# DEET and other insect repellants, crossing border between US & Canada?



## Laurie (Jun 28, 2019)

Anyone know whether we can go back & forth across Canada - US border with our DEET and other insect repellants? We'll be doing some hiking in Acaia, then crossing into QC, then back to NY, then to ON.


----------



## moonstone (Jun 28, 2019)

Laurie said:


> Anyone know whether we can go back & forth across Canada - US border with our DEET and other insect repellants? We'll be doing some hiking in Acaia, then crossing into QC, then back to NY, then to ON.



We cross the US/Canada border a few times a year with and without our camper and have never been asked about any type of bug spray.
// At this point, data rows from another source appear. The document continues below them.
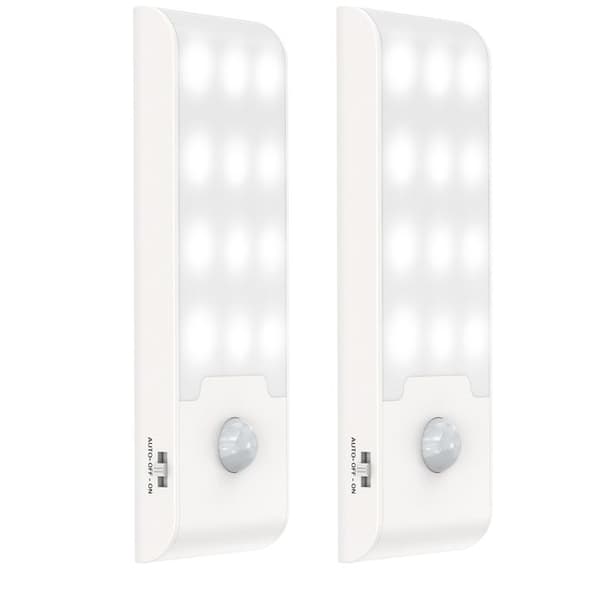 Sensorlys, 2-pak børnenatlys, LED-natlys, 3 tilstande, USB-opladning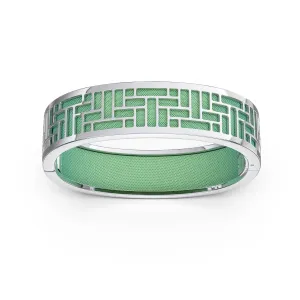 Pavilion Bangle - Palm Tree Green - Sterling Silver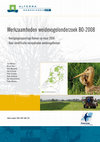 Research paper thumbnail of Werkzaamheden weidevogelonderzoek BO-2008: voortgangsrapportage Beheer-op-maat 2008: naar identificatie kerngebieden weigevogelbeheer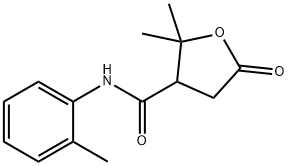 3-Furancarboxamide,tetrahydro-2,2-dimethyl-N-(2-methylphenyl)-5-oxo-(9CI) 结构式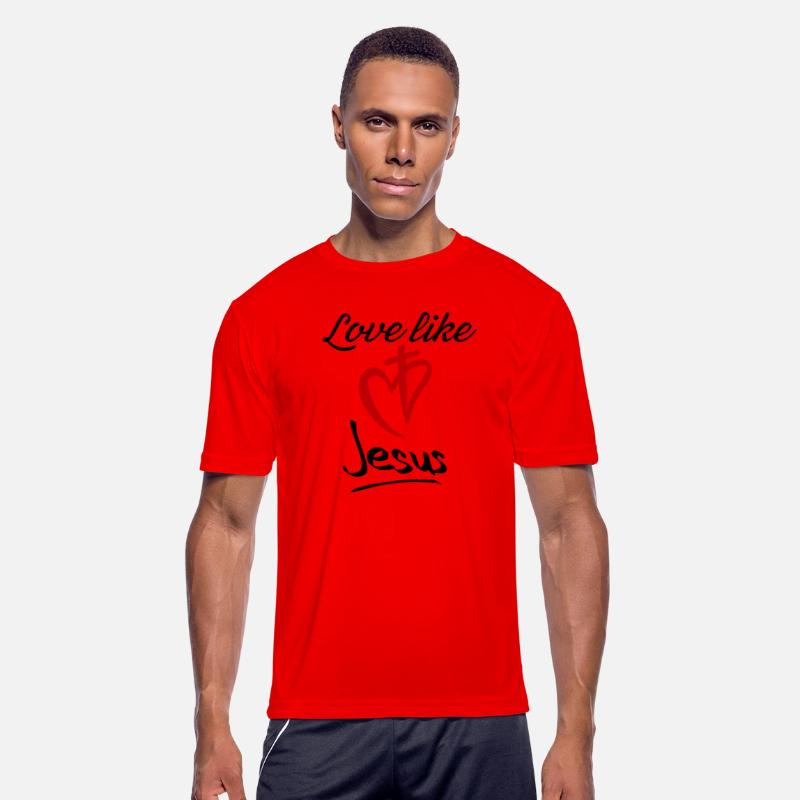 Love like Jesus heart and cross quote son of god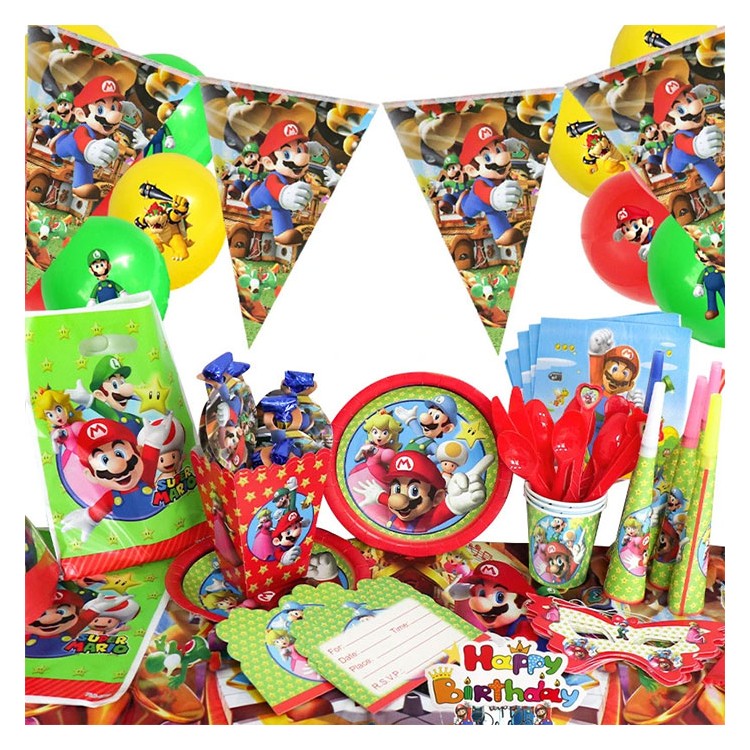 Παιδικά Mario Σετ Παιδικό Πάρτυ 88 Τεμαχίων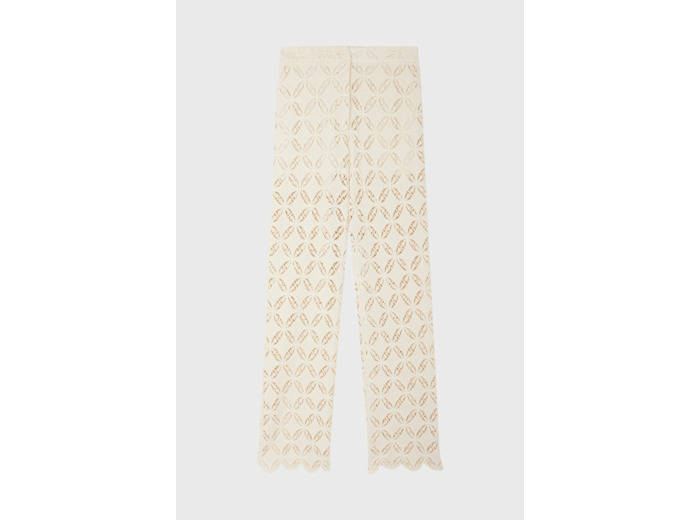 Pantalon large brodé - CAMILLE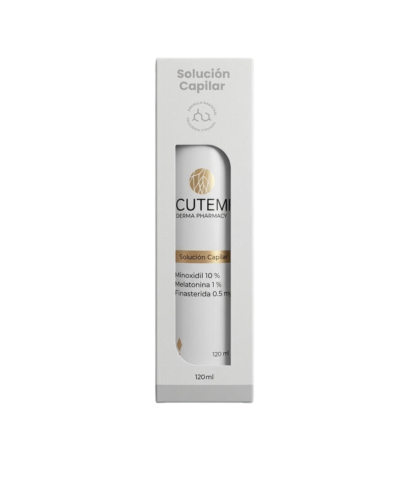 Cutem Minoxidil 10%, Melatonina1%, Finasterida 0.5mg 120ml
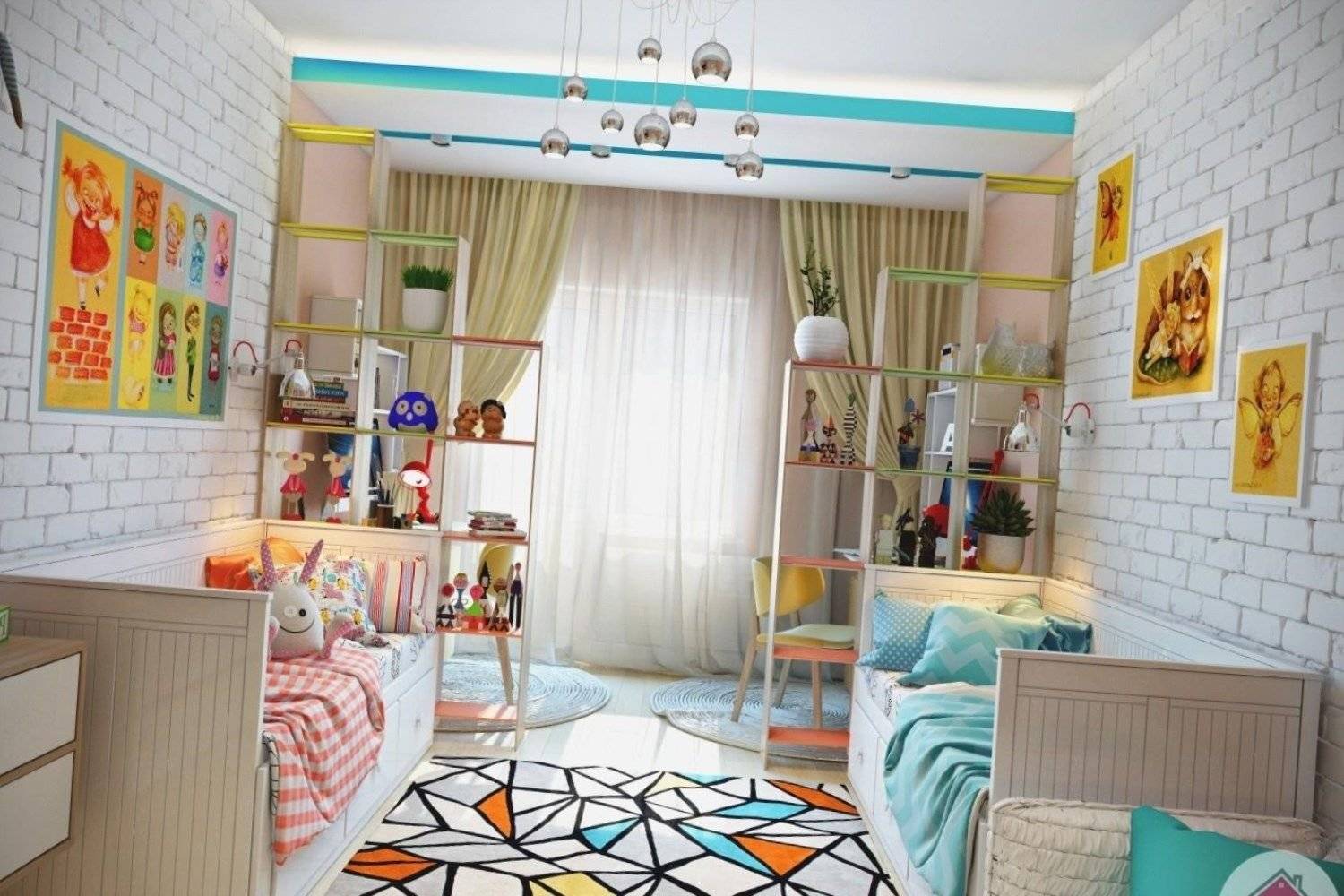 Детская мебель для двоих детей: фото идеи дизайна интерьера детской комнаты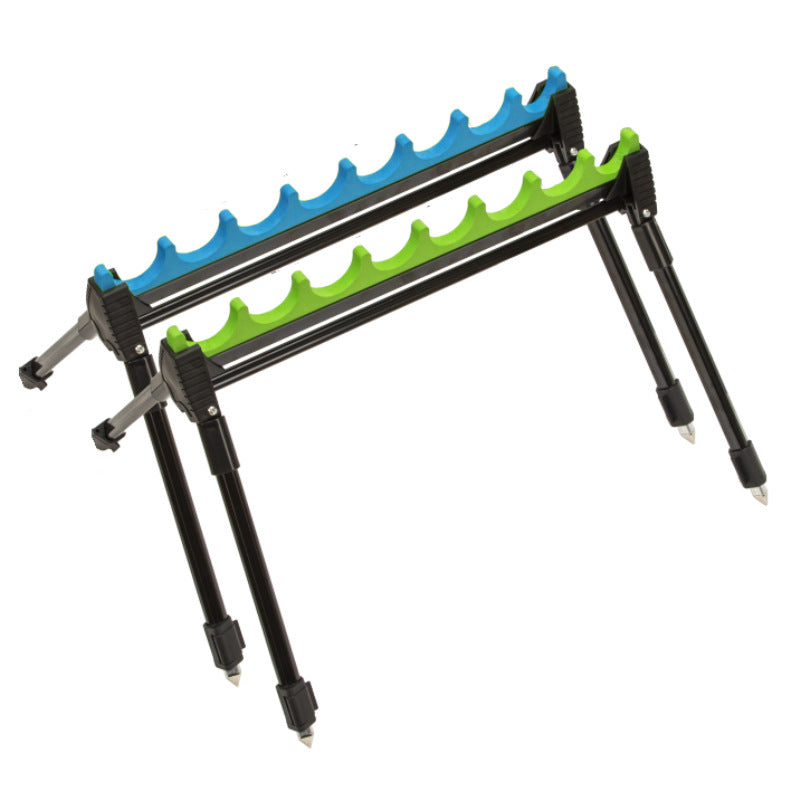 Adjustable 2-Section Telescopic Zinc Alloy Multi-Hole Fishing Rod Holder, Outdoor Ground Insert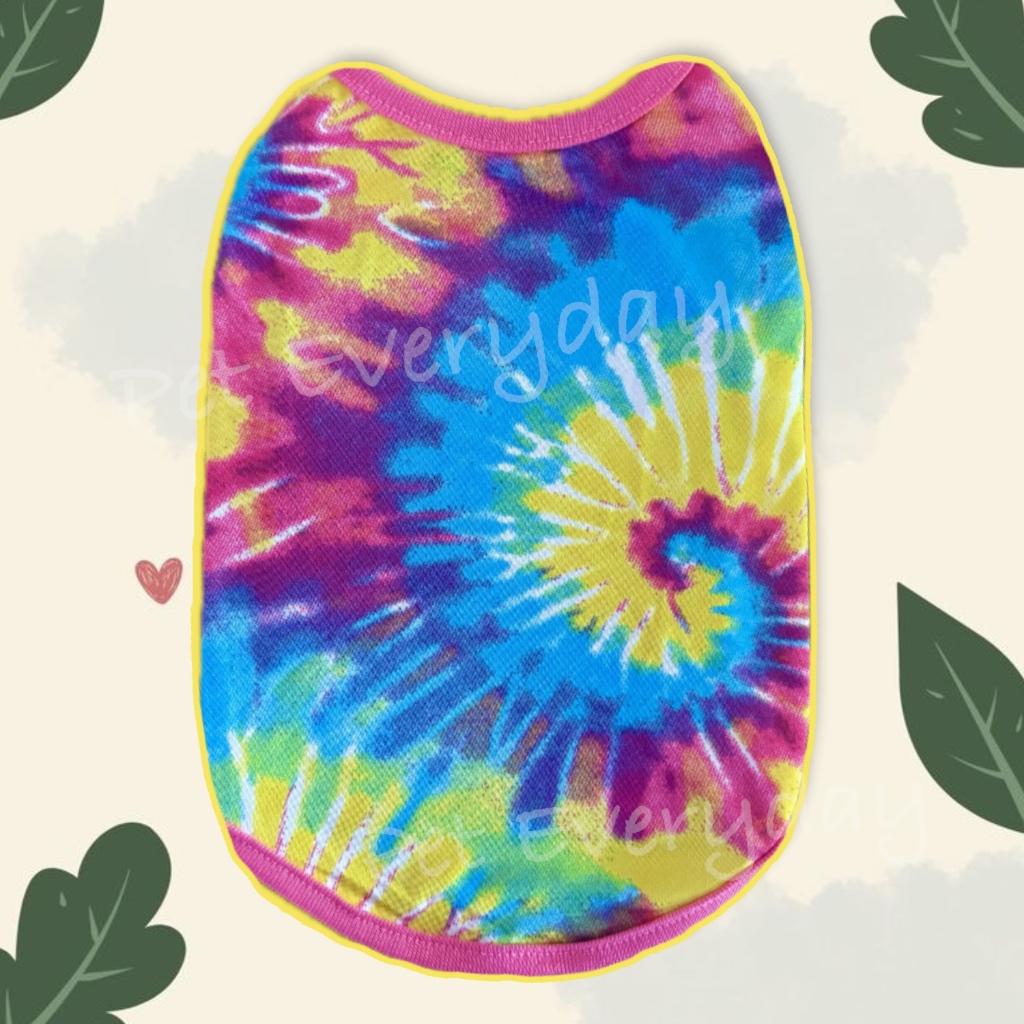 ส่งฟรี เสื้อมัดย้อม มีไซส์สุนัขพันธุ์ใหญ่ กล้ามsummer รูปที่ 2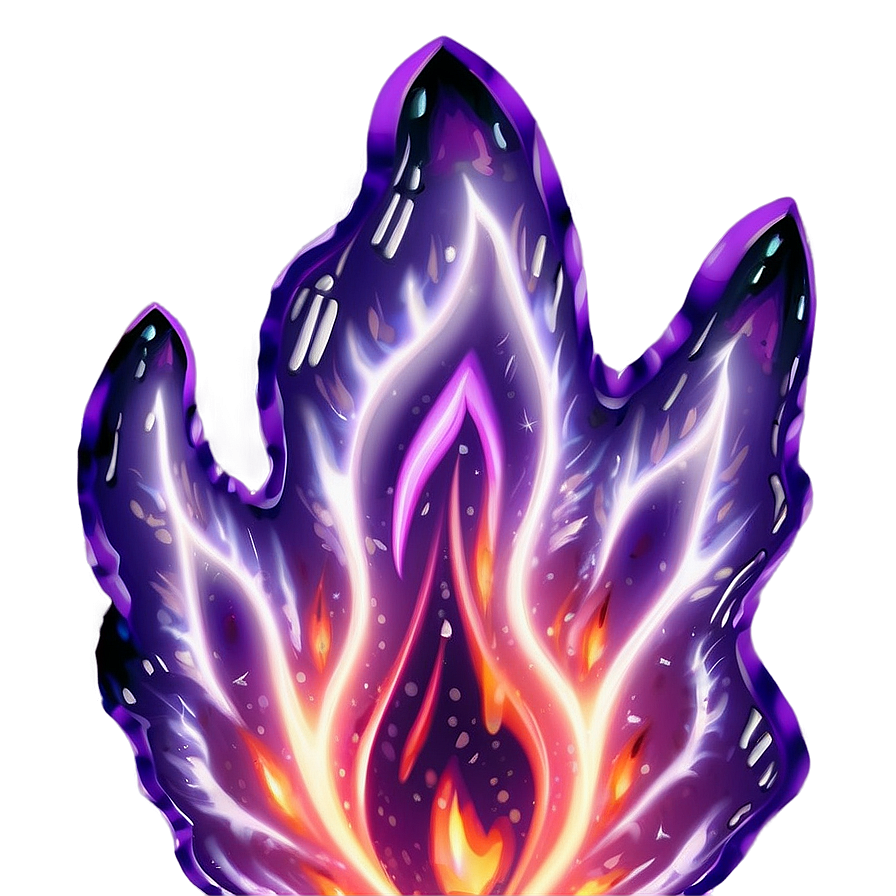 Glowing Purple Flame Png 8 PNG Image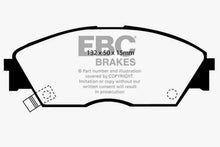 Load image into Gallery viewer, EBC 90-92 Honda Civic CRX 1.6 Si Yellowstuff Front Brake Pads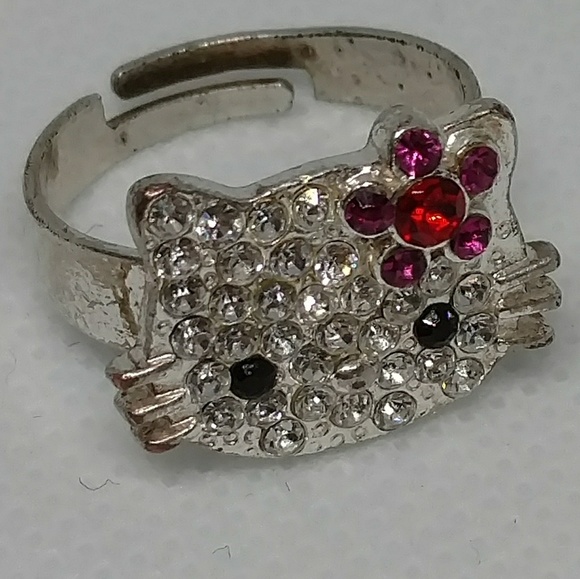 Hello Kitty Rhinestone Adjustable Ring - Picture 6 of 7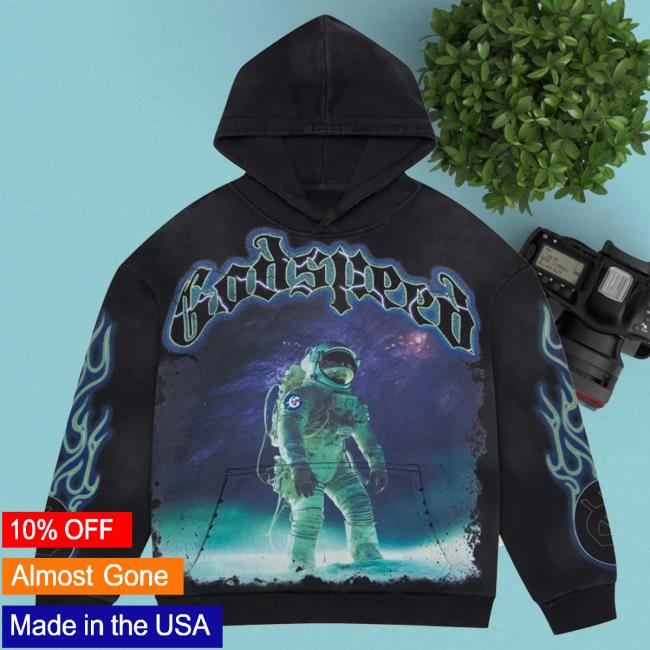 Official Godspeed Nyc Clothing Merch Extra Terrestrial V2 Longsleeve (Black Wash)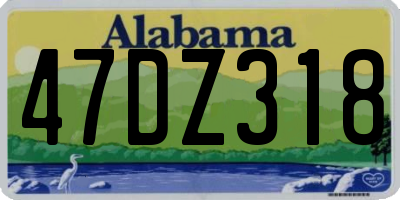 AL license plate 47DZ318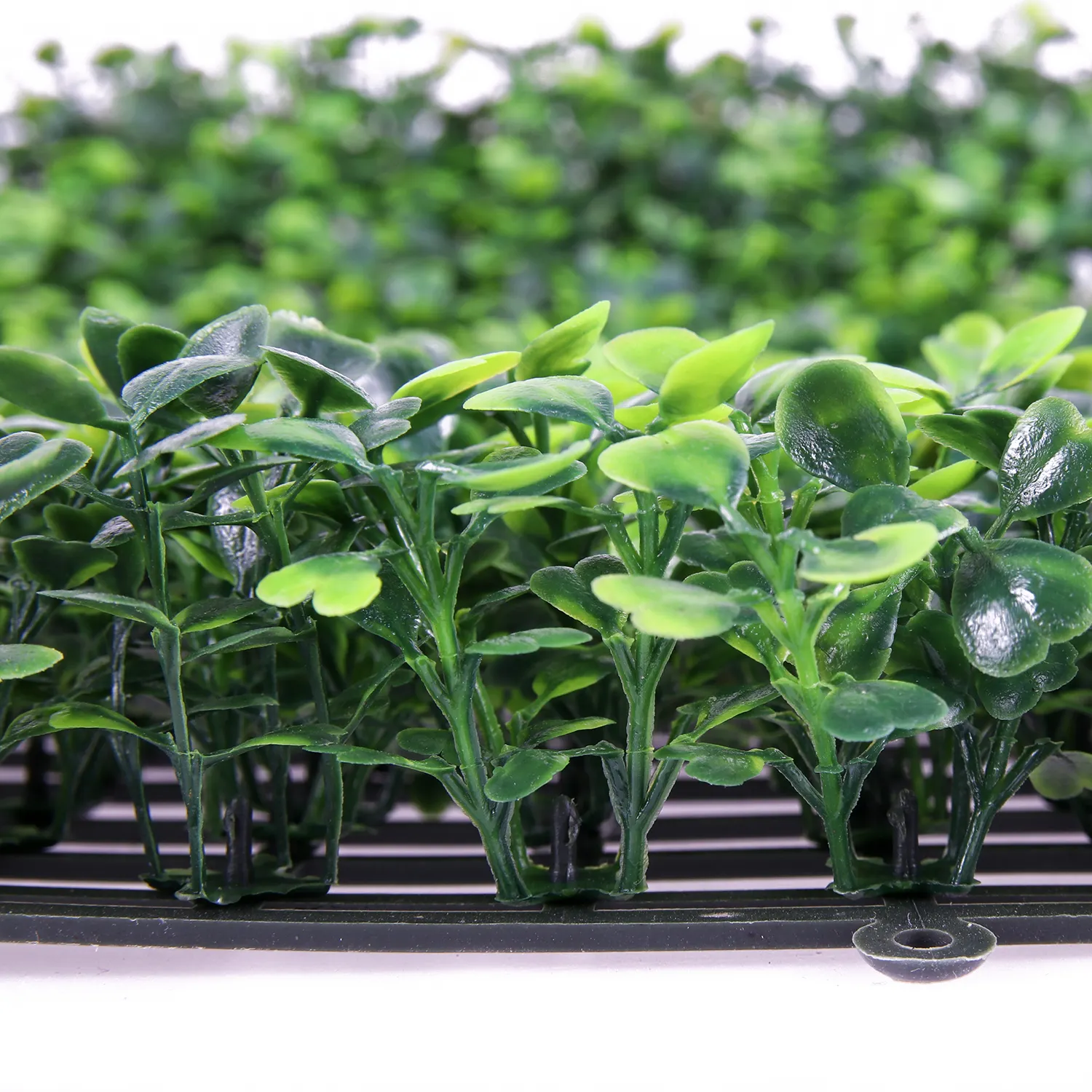 High Quality Plastic Faux Greenery Wall Mats Artificial Boxwood Hedge Panels For Vertical Garden Home Decoration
I cant see why there would be a problem with DEET as its available in bug spray in both countries. Now bear spray is another question.


~Diane


----------



## CanuckTravlr (Jun 28, 2019)

Agree with Diane.  We have taken DEET-based repellent across the border in both directions by land and air lots of times with no issues.


----------



## bizaro86 (Jun 29, 2019)

I buy 28% deet bug spray at the camping store here in Canada. I can't imagine anybody would ask or care that you had it.


----------



## Laurie (Jun 29, 2019)

Thanks everyone, we won't worry about the DEET. Now the bears... !!  We'd bought bear spray during Glacier/Yellowstone trip, and thrice went hiking without it, to our huge regret and for totally stupid reasons. Then had to give it back before flying home. That stuff was expensive!


----------